Director John Peterson of the Classical Education Graduate Program at the University of Dallas, a Catholic institution, told The College Fix via email that standard teacher education programs fall short of the classical ideal.
“The existing master’s programs in education [are] obviously inappropriate for the classical schools, which are inspired by a complete rejection of assumptions and practices of modern education,” Peterson said.
Classical school education programs are dedicated to “a different vision, the cultivation of virtue and the pursuit of the good rather than value-neutral skills-training,” he said.
The Circe Institute, a classical education resource nonprofit, states that other common features of the classical model include “the use of classical books and art, a general preference for great art, music, and literature, an integrated curriculum, and idea-focused teaching.”
Demand for this model of education is growing, according to The Association of Classical and Christian Schools, which states that “classical Christian education has seen the fastest, most consistent growth of any private school movement in the U.S.”
Peterson at the University of Dallas told The Fix that his program was founded when Great Hearts Academies, a network of public K-12 classical charter schools in Arizona, Florida, Louisiana and Texas, contacted the university for help with its growing demand for teacher training.
“Great Hearts had reached out to us about the need for a graduate program in classical education, and we had heard from other quarters as well about the need for such a program,” he said.
Great Hearts Academies’ goal is to “cultivate the minds and hearts of students through the pursuit of Truth, Goodness, and Beauty,” according to its website.
Eastern University, a Christian university near Philadelphia and home to a Master of Arts in Teaching in Classical Education, defines its classical model as pursuing “the integrated flourishing and formation of students in six fundamental areas—the intellectual, moral, aesthetic, spiritual, physical, and practical,” according to its website.
“It typically pursues these by immersing students in a thick school culture and leading them through a curriculum that includes gymnastics, languages, the traditional liberal arts, natural science, humanities, fine arts, common arts, and the theoretical arts of philosophy and theology,” the website states.
Brian Williams, a professor in the Eastern University’s MAT in Classical Education program and dean of the Templeton Honors College, emailed The Fix about the origins and objectives of the program.
In designing the program, “We originally thought we might offer a track within it that led to teacher certification with the department of education, but quickly realized not only that most classical teachers aren’t interested in state certification,” Williams said.
“It’s impossible to know what its impact will be,” he said. “But as classical education becomes increasingly well known and becomes a regular part of the American education landscape, the Templeton Honors College will be there preparing its teachers and leaders to carry this wonderful tradition forward to the next generation with greater depth, clarity, and coherence.”
Williams also edits a peer-reviewed journal, Principia: A Journey of Classical Education, and is an Academic Board Member of the Classic Learning Test, according to his bio.

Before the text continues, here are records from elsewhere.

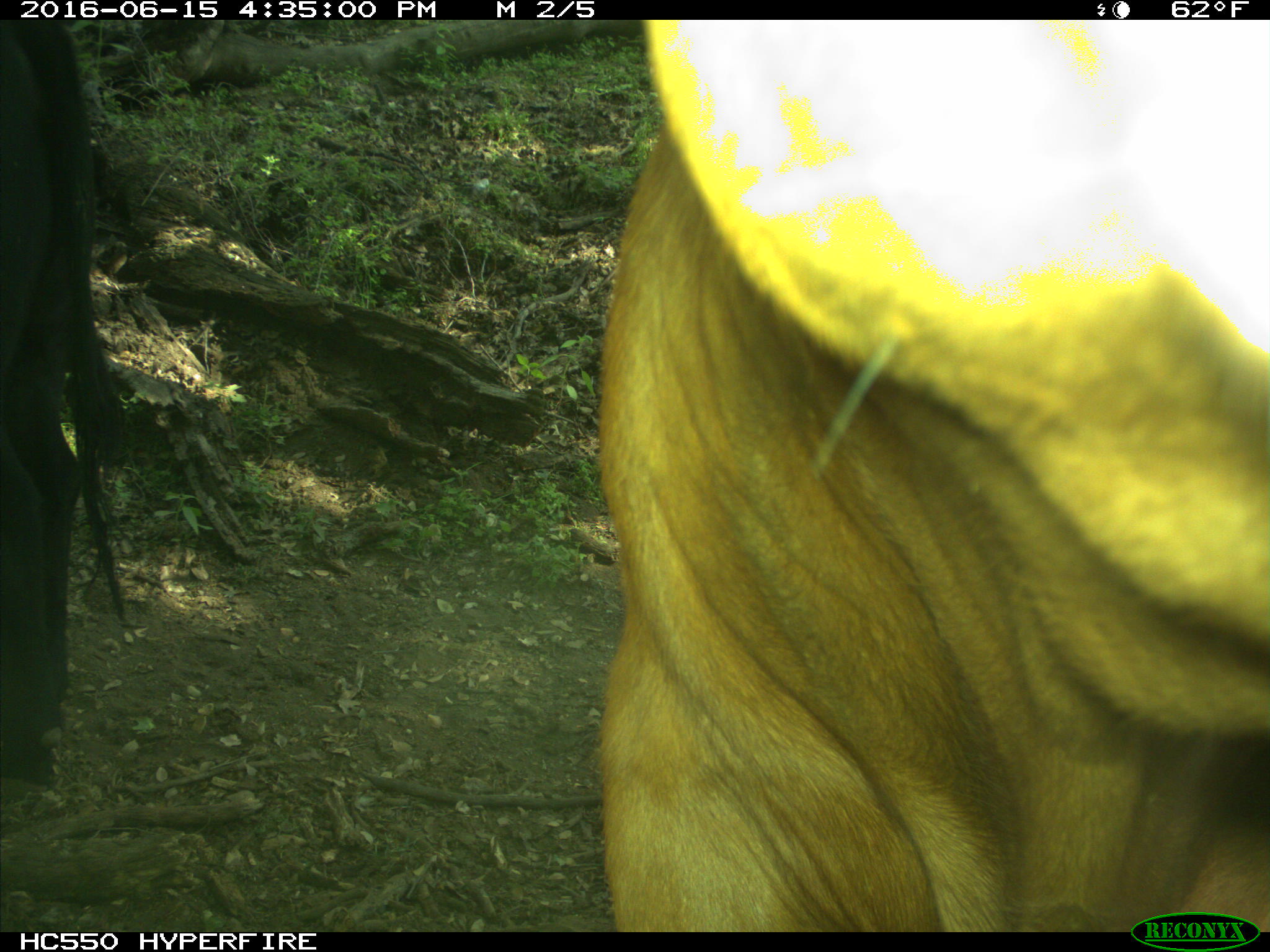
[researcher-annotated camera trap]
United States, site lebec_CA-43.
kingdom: Animalia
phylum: Chordata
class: Mammalia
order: Artiodactyla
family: Bovidae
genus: Bos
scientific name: Bos taurus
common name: domestic cow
Bos taurus (domestic cow).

Florida passed legislation in May accepting the CAT as an alternative to the SAT and ACT for state college admissions, The Fix reported at the time.
Hillsdale College in Michigan opened its Graduate School of Classical Education in 2022, according to its website.

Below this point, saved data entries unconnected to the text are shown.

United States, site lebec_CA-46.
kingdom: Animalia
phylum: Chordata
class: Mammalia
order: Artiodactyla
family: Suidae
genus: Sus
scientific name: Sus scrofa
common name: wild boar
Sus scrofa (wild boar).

The program coursework “draws from great works of the Western tradition and provides students with opportunities to grow in their understanding of classical pedagogical practices,” according to Hillsdale.

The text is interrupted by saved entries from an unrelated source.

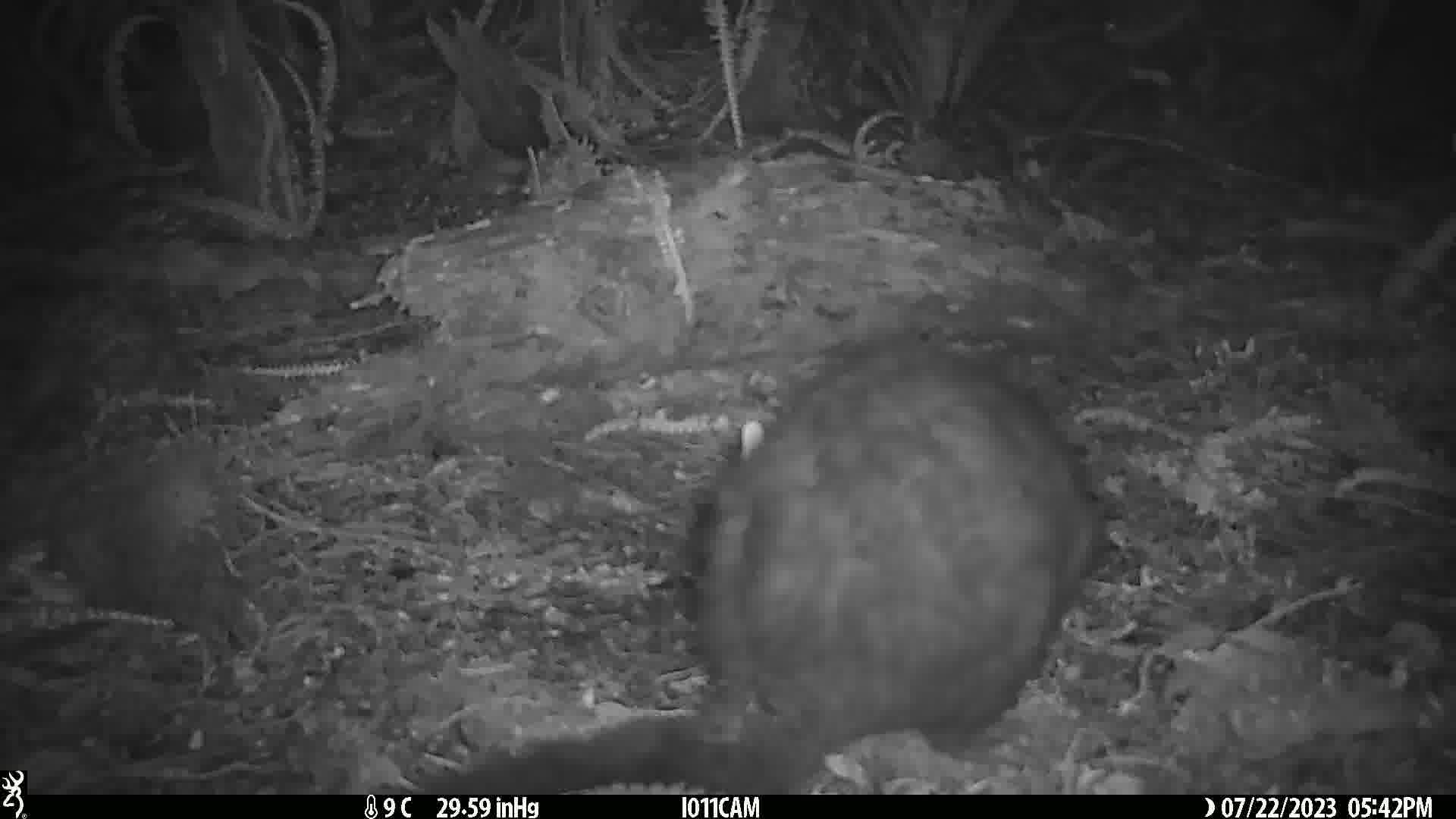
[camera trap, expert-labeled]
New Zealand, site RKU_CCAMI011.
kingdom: Animalia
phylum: Chordata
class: Mammalia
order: Diprotodontia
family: Phalangeridae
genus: Trichosurus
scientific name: Trichosurus vulpecula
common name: common brushtail possum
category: possum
Possum (common brushtail possum) (Trichosurus vulpecula).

The program caps at 20 students and is based around “classic core texts from the Western and American traditions of educational thought,” which range from The Bible to Plato’s “The Republic” to fictional works like Herman Melville’s “Moby Dick.”
The Fix previously reported on the University of Florida’s Hamilton Center for Classical and Civic Education on March 8, which began offering courses that semester.
UF spokesperson Brittany Wise told The Fix, “By offering an integrated suite of courses focusing on the Western intellectual tradition, and particularly the American founding, we hope to help students develop the knowledge, habits of thought, analytical skills, and character to be citizens and leaders in a free society.”